=== Begin Enclosure ===

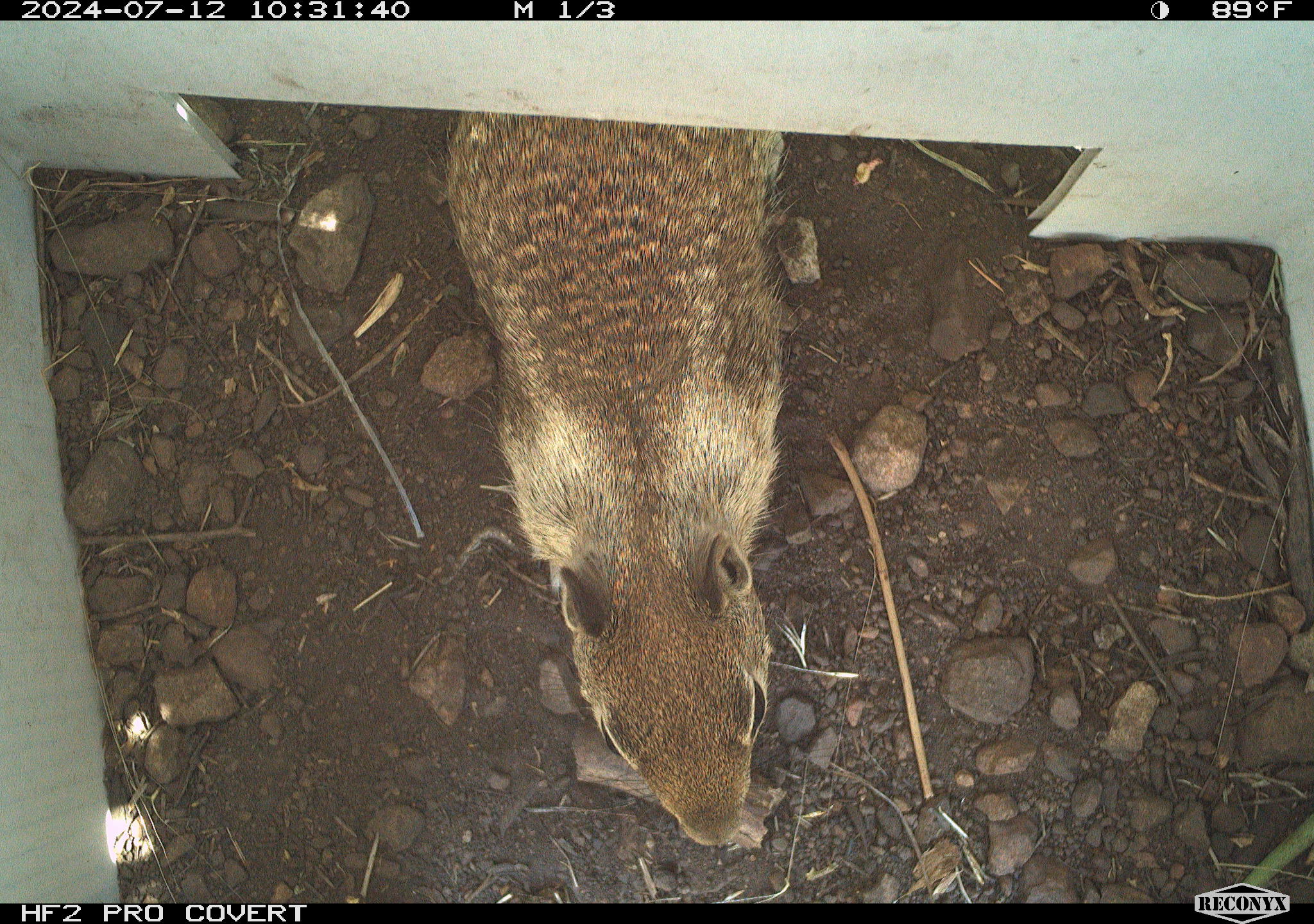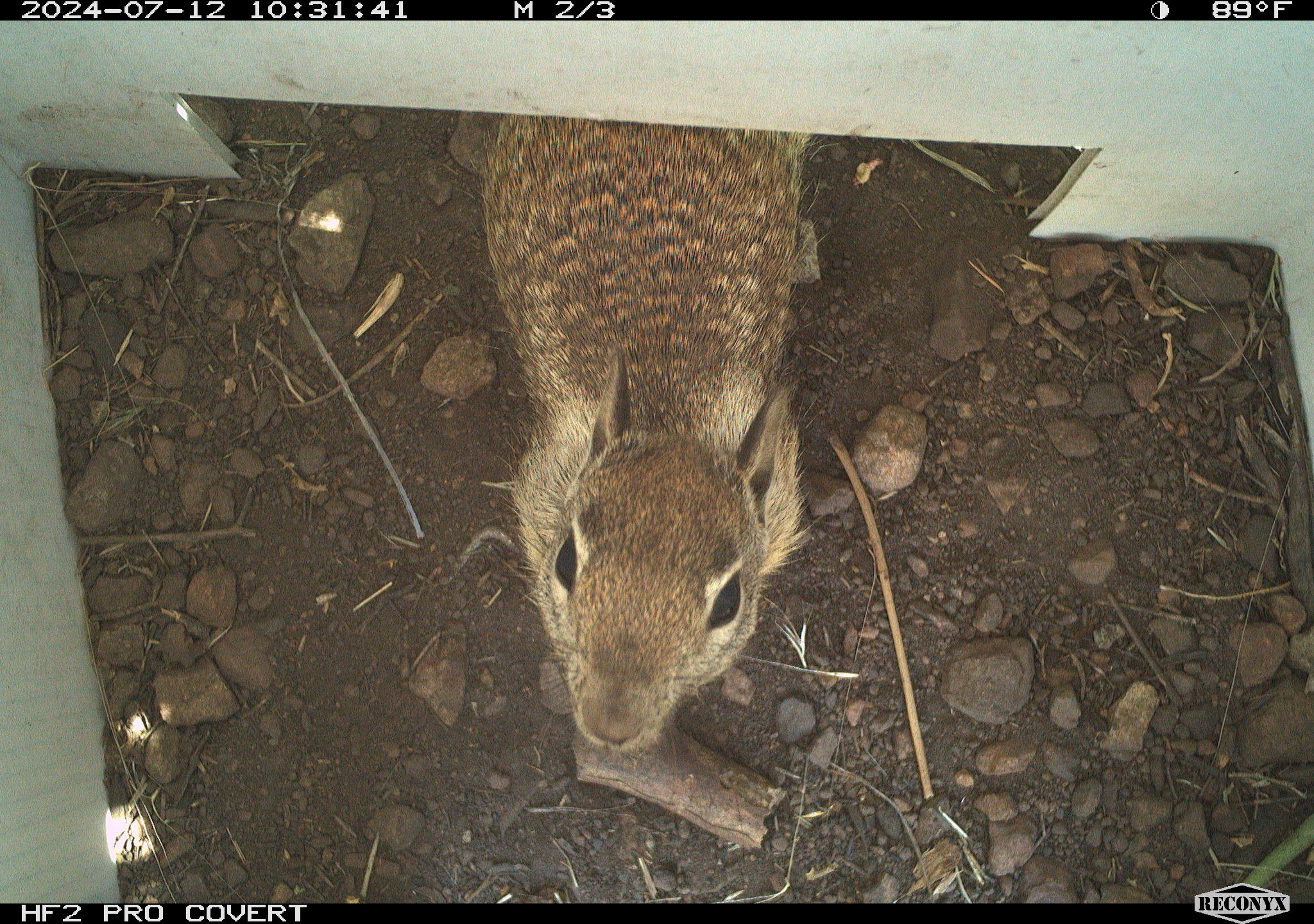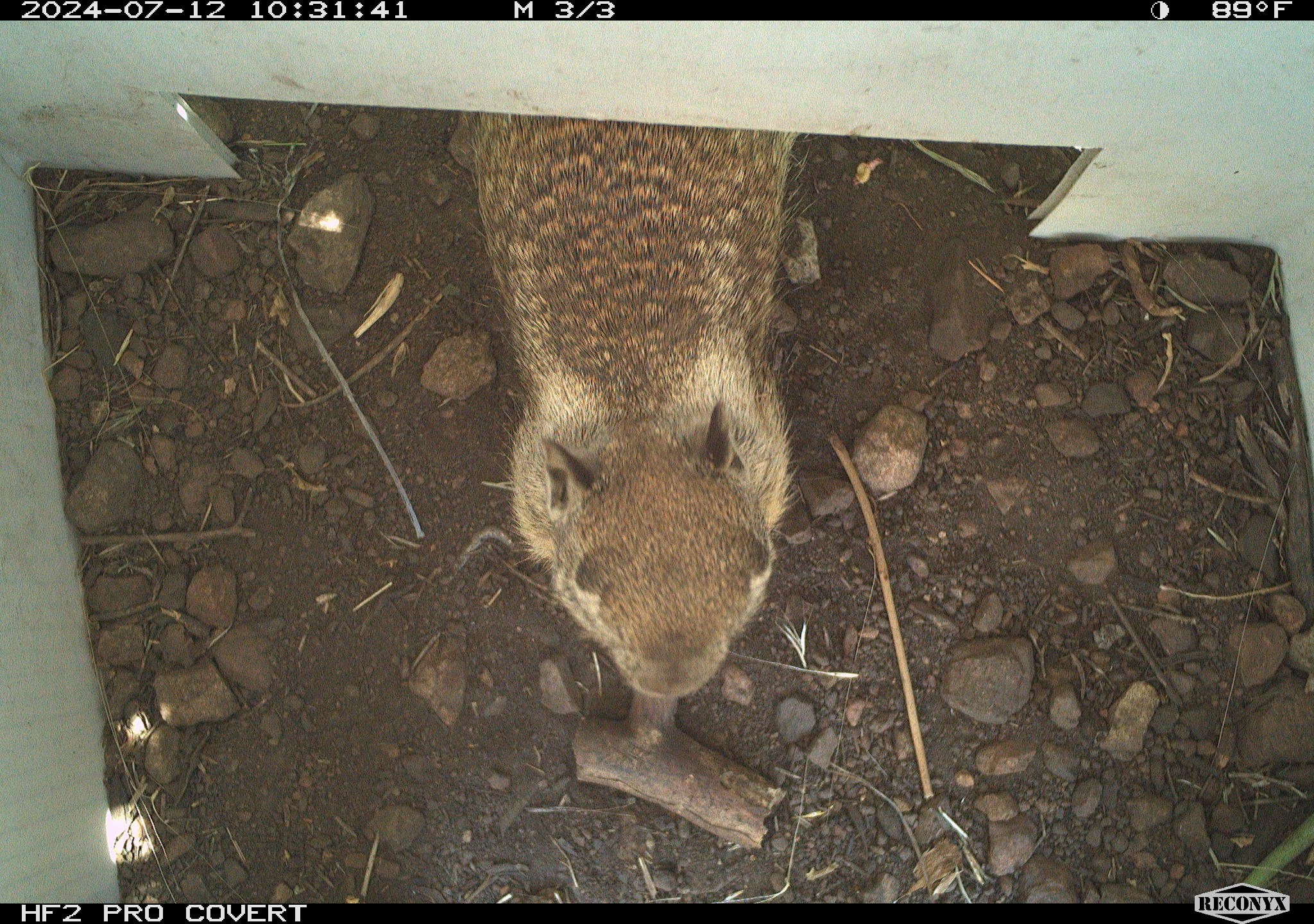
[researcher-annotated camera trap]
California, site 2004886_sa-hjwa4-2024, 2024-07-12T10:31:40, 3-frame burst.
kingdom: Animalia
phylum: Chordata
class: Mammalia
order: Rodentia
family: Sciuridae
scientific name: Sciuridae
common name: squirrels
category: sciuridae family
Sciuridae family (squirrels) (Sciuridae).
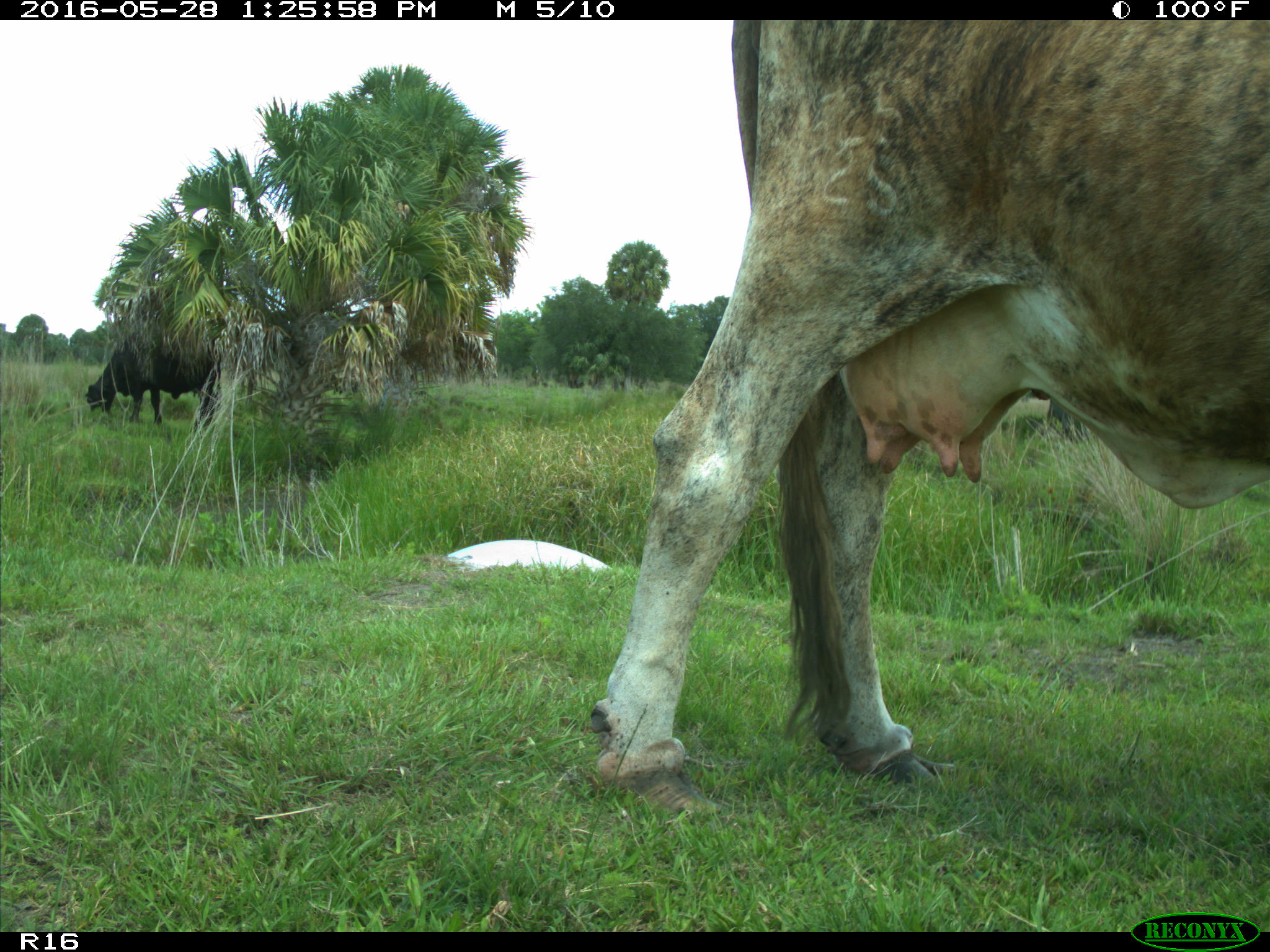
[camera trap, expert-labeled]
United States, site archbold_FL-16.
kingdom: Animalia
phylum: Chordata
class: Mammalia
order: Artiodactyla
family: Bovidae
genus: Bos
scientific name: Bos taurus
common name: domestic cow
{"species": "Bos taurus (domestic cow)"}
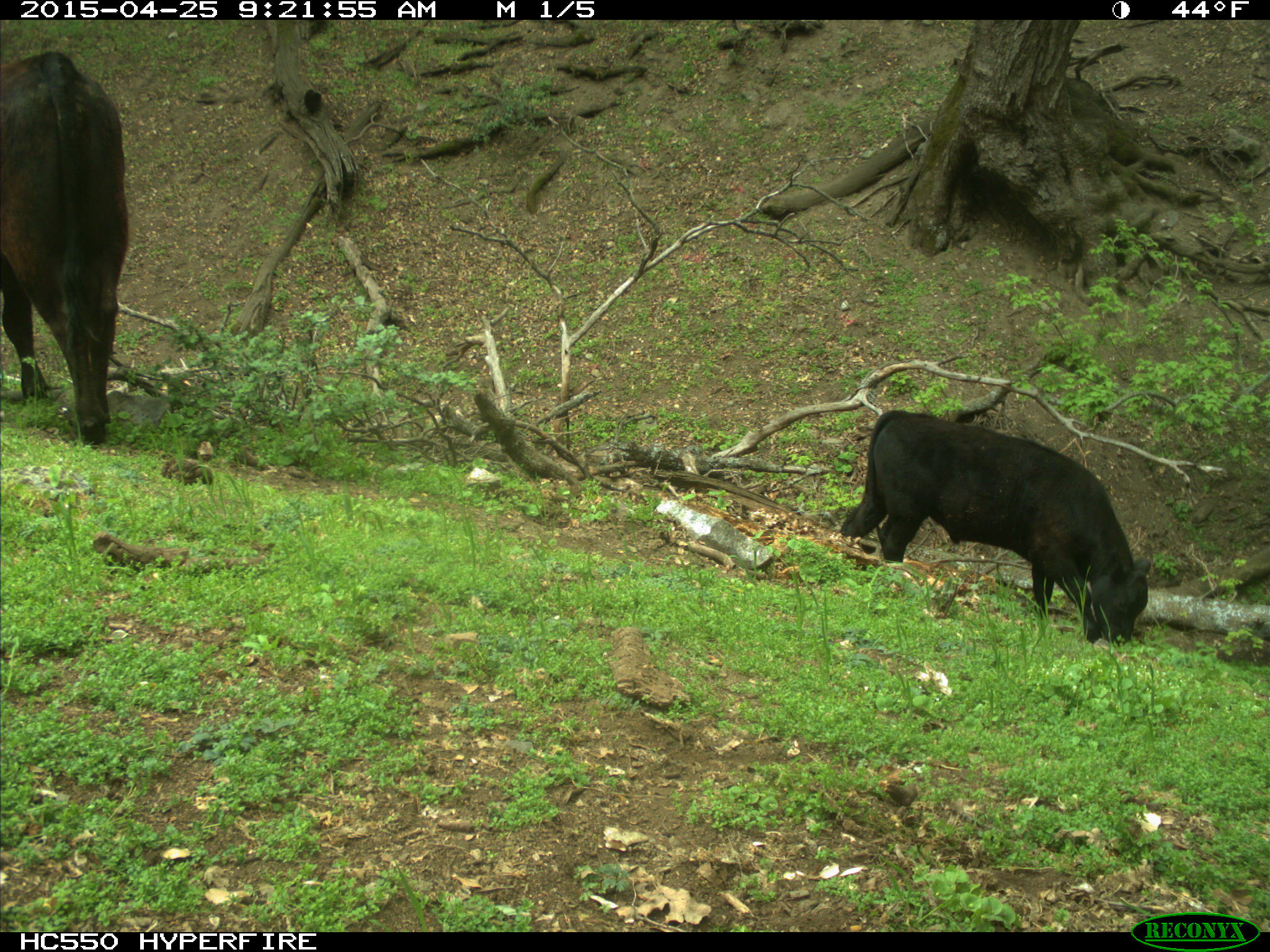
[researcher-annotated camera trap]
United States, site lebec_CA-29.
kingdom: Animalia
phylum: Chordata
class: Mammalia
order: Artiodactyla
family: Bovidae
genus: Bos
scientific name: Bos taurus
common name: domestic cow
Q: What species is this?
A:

=== End Enclosure ===

• [What you need to do]:
Please reproduce every record exactly, leaving the pictures out.

• [Output below]:
[researcher-annotated camera trap]
California, site 2004886_sa-hjwa4-2024, 2024-07-12T10:31:40, 3-frame burst.
kingdom: Animalia
phylum: Chordata
class: Mammalia
order: Rodentia
family: Sciuridae
scientific name: Sciuridae
common name: squirrels
category: sciuridae family
Sciuridae family (squirrels) (Sciuridae).
[camera trap, expert-labeled]
United States, site archbold_FL-16.
kingdom: Animalia
phylum: Chordata
class: Mammalia
order: Artiodactyla
family: Bovidae
genus: Bos
scientific name: Bos taurus
common name: domestic cow
{"species": "Bos taurus (domestic cow)"}
[researcher-annotated camera trap]
United States, site lebec_CA-29.
kingdom: Animalia
phylum: Chordata
class: Mammalia
order: Artiodactyla
family: Bovidae
genus: Bos
scientific name: Bos taurus
common name: domestic cow
Q: What species is this?
A:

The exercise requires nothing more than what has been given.